L’economia palestinese potrebbe crescere in modo vertiginoso, anche di un terzo in breve tempo, se non ci fossero le restrizioni imposte dall’occupazione militare israeliana sul 60% della Cisgiordania: la cosiddetta area C dei territori occupati sotto il controllo esclusivo di Israele.
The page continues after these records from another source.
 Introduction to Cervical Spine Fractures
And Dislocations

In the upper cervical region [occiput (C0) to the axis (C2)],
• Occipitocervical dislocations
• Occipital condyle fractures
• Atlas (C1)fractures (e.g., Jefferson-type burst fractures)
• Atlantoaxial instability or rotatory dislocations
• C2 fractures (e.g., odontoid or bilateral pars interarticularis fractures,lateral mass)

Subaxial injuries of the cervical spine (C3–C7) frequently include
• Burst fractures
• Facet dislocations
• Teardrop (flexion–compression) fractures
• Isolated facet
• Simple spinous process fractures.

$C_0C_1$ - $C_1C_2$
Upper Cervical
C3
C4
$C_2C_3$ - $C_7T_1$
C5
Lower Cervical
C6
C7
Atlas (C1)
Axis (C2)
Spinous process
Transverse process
Lo scrive in un rapporto appena pubblicato dalla Banca mondiale. «Più della metà della Cisgiordania, un buona parte della quale ricca di potenzialità agricole e di risorse, è inaccessibile ai palestinesi», denuncia la Banca mondiale che stima in 3,4 miliardi di dollari il mancato introito dovuto all’occupazione israeliana.

Se fosse autorizzato lo sviluppo dell’imprenditoria locale e sfruttamento agricolo nell’area C, il Pil palestinese crescerebbe d’un balzo di un 35 per cento, sottolinea l’istituzione finanziaria.  A favorire questa crescita – spiegano gli autori del rapporto – sarebbero l’agricoltura e lo sfruttamento dei minerali delle rive palestinesi del Mar Morto, laddove venissero eliminati sia le restrizioni di movimento e accesso in vigore e gli altri ostacoli amministrativi agli investimenti e alle iniziative economiche palestinesi nell’area C. Ciò migliorerebbe di molto, grazie a queste entrate supplementari, la situazione delle casse pubbliche palestinesi. Vi entrerebbero almeno 800 milioni di dollari, sostiene la Banca mondiale, una somma in grado di alleggerire notevolmente la dipendenza dell’Anp di Abu Mazen dall’intervento dei donatori stranieri.